Из-за леса, в успевшем потемнеть до темно-синего цвета небе, показался военный вертолет. Он шел высоко. От машины стали одна за одной отделяться черные точки. Мужчины принялись считать.
– Десять, – первым окончил подсчет бригадир.
Невысоко над землей вспыхнули в лучах заходящего солнца купола парашютов.
– Затяжные пряжки. Десант. Учения.
Бригадир, который по должности должен был знать больше подчиненных, закурил:
– Не учение. Это у них испытания такие. Сбрасывают десантников без жрачки, без воды, с одним ножом-стропорезом, и они должны к сроку в заданную точку выйти. Триста километров по лесу да по болотам. Захочешь есть – укради. Не украл – жаб, ящериц и жуков с червяками жри. Из лужи пей. И никто их видеть не должен. Засветились – снимают с дистанции.
– А если на кого в лесу случайно напоролись? Ну, баба в ягоды пошла?
– Зарежут и закопают. Потому что их в коммандос готовят. С них за это никто не спросит. Им жалость противопоказана.
– Брешешь. А если на ребятишек наткнутся?
– Ребятишки не в счет. Кто ж это детей убивать позволит? – бригадир, окончательно запутавшись, строго посмотрел на сцепщика и направился к диспетчерской.

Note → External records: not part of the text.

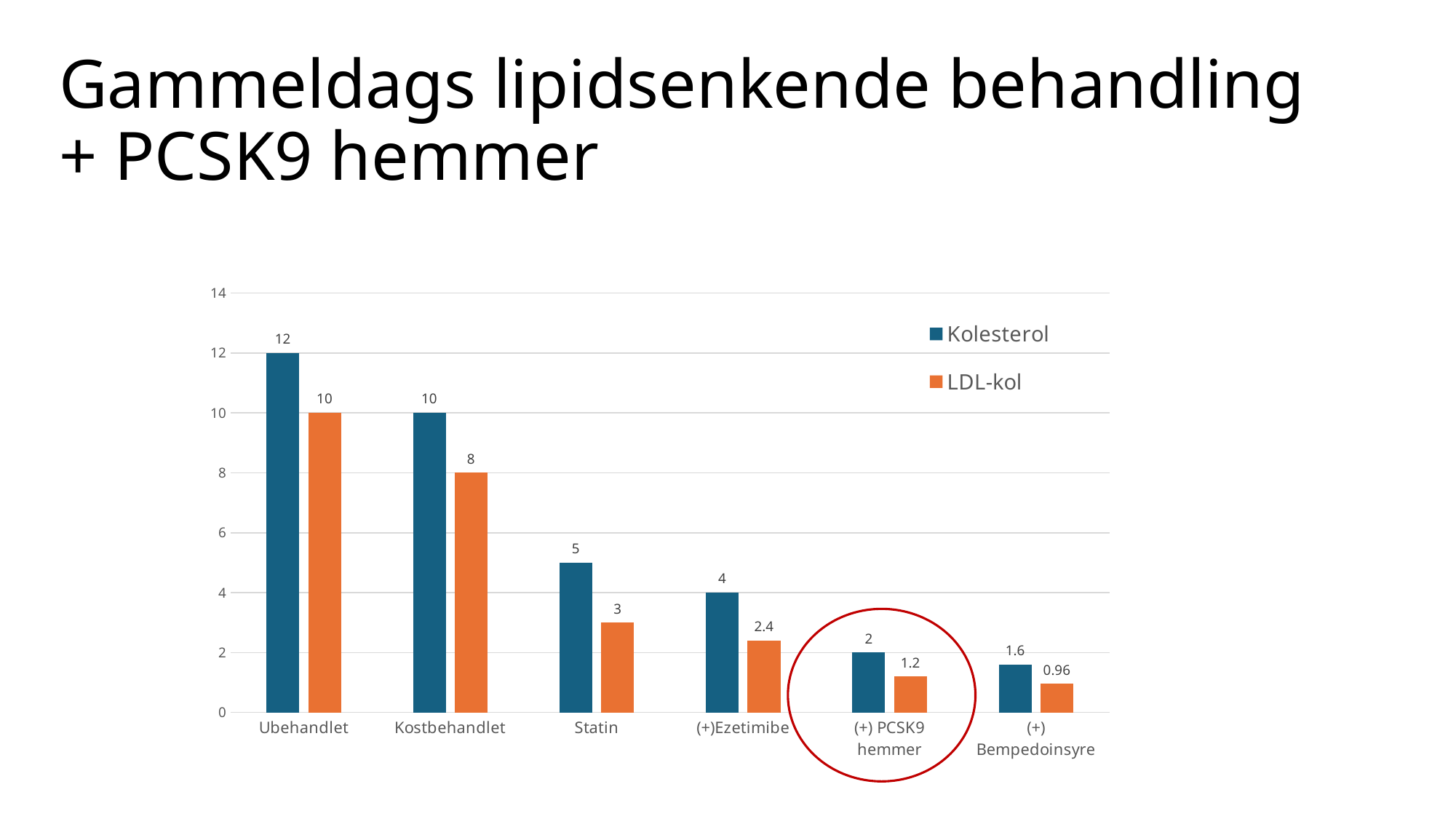
Which is larger, the Kolesterol value for (+)Ezetimibe or the LDL-kol value for Kostbehandlet? LDL-kol for Kostbehandlet Which category has the lowest LDL-kol value? (+) Bempedoinsyre What is the difference between the Kolesterol and LDL-kol values for Statin? 2 What is the LDL-kol value for (+) PCSK9 hemmer? 1.2 What is the LDL-kol value for (+) Bempedoinsyre? 0.96 How many series does the legend list? 2 What is the difference between the LDL-kol values for Kostbehandlet and (+)Ezetimibe? 5.6 Do the Kolesterol values rise or fall from left to right along the x axis? Fall What kind of chart is shown on the slide? Bar chart How many categories are shown on the x axis? 6 What is the Kolesterol value for Ubehandlet? 12 Which category has the highest Kolesterol value? Ubehandlet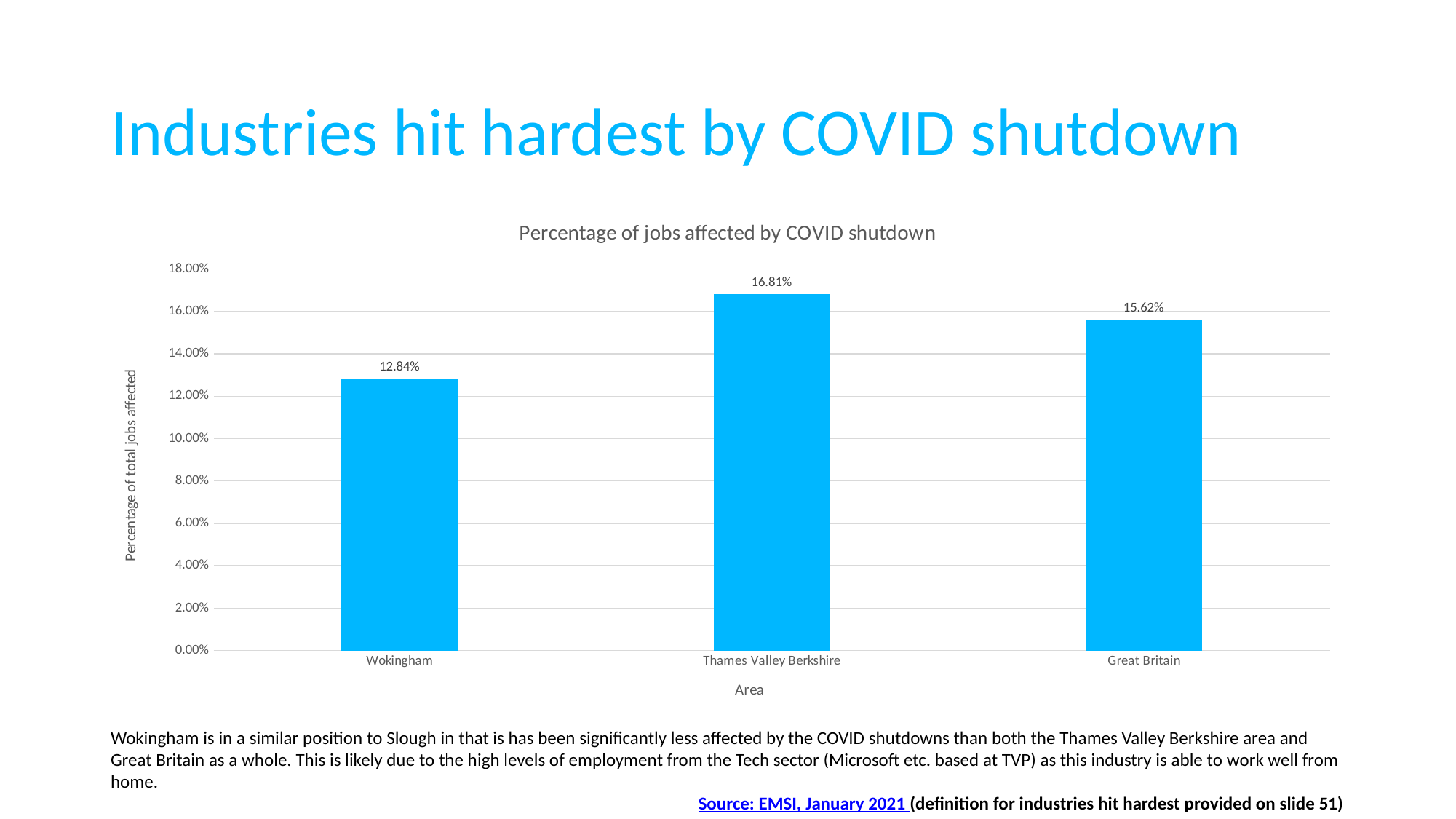
How many areas are shown on the chart? 3 Which area has the highest percentage of jobs affected by COVID shutdown? Thames Valley Berkshire Which area has the lowest percentage of jobs affected by COVID shutdown? Wokingham What is the percentage of jobs affected by COVID shutdown for Wokingham? 12.84% What kind of chart is shown on the slide? Bar chart What is the percentage of jobs affected by COVID shutdown for Great Britain? 15.62% What is the percentage of jobs affected by COVID shutdown for Thames Valley Berkshire? 16.81% Is the value for Wokingham greater or less than 14.00%? less What is the title of the chart? Percentage of jobs affected by COVID shutdown Which has a higher percentage of jobs affected, Great Britain or Wokingham? Great Britain What is the difference in percentage points between Thames Valley Berkshire and Wokingham? 3.97% What is the difference in percentage points between Great Britain and Wokingham? 2.78%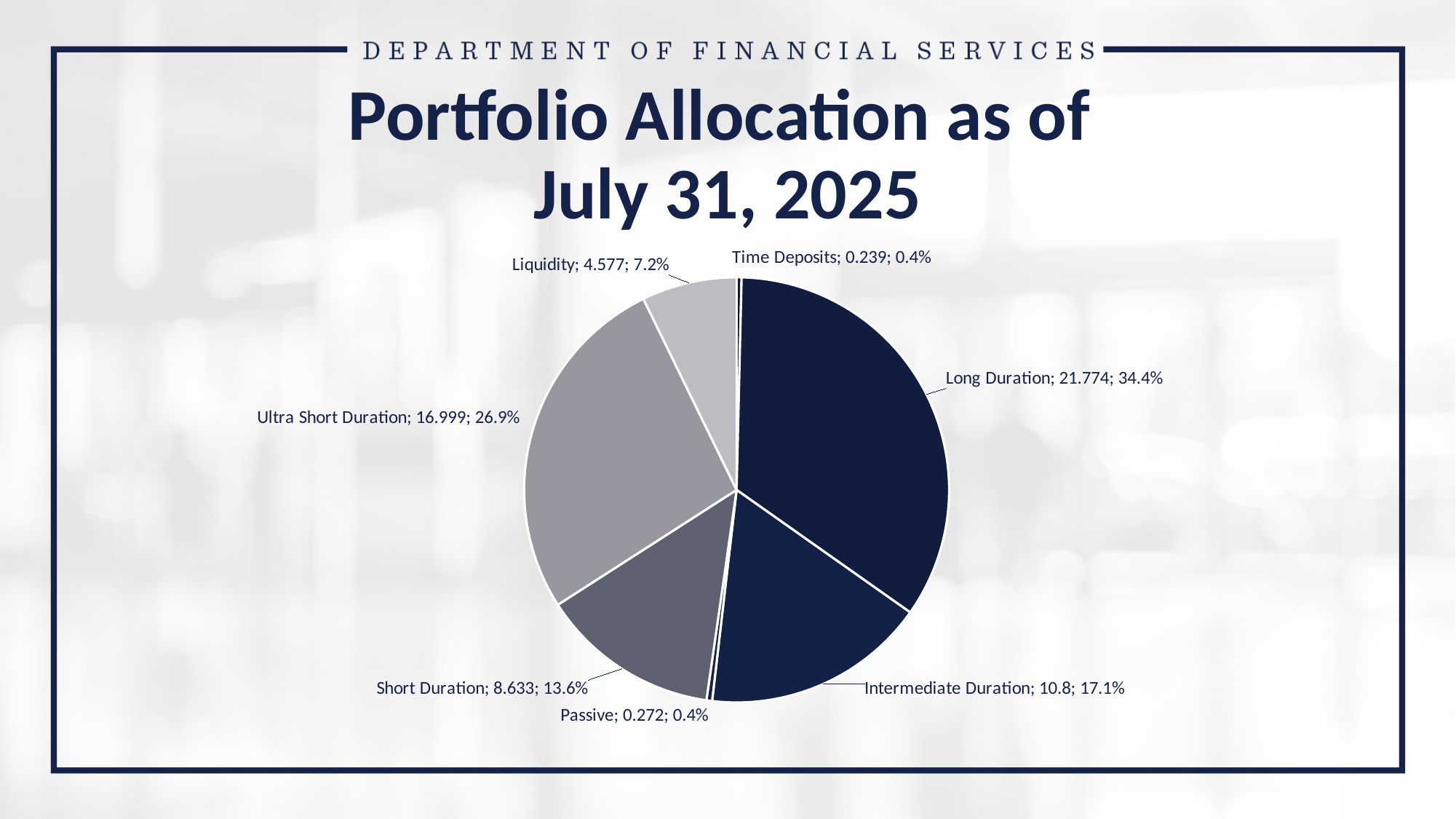
Which is larger, Short Duration or Intermediate Duration? Intermediate Duration What value is shown for Long Duration? 21.774 What percentage share does Liquidity have? 7.2% What percentage share does Ultra Short Duration have? 26.9% How many categories are shown in the pie chart? 7 What is the difference in percentage share between Intermediate Duration and Short Duration? 3.5% What value is shown for Intermediate Duration? 10.8 Which category has the smallest value? Time Deposits What is the title of the chart on the slide? Portfolio Allocation as of July 31, 2025 What kind of chart is shown on the slide? Pie chart Which category has the largest share of the pie? Long Duration What is the difference in value between Long Duration and Ultra Short Duration? 4.775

– Ну, мужики, счастливо доработать. Завтра встретимся. Мы вам пива оставили. Отработаете, хлебнете.
Машинист только улыбнулся.
– Ему можно, – кивнул на диспетчера, – а я уж с утра.
– А я про что? Работа – она прежде всего. Вон и десантники на ночь глядя учения проводят.
Ноги пружинисто коснулись травы. Купол парашюта, подхваченный ветром, потащил Бондарева по лугу. Последний свой прыжок он совершил три года тому назад, а потому не сразу сумел выбрать стропы.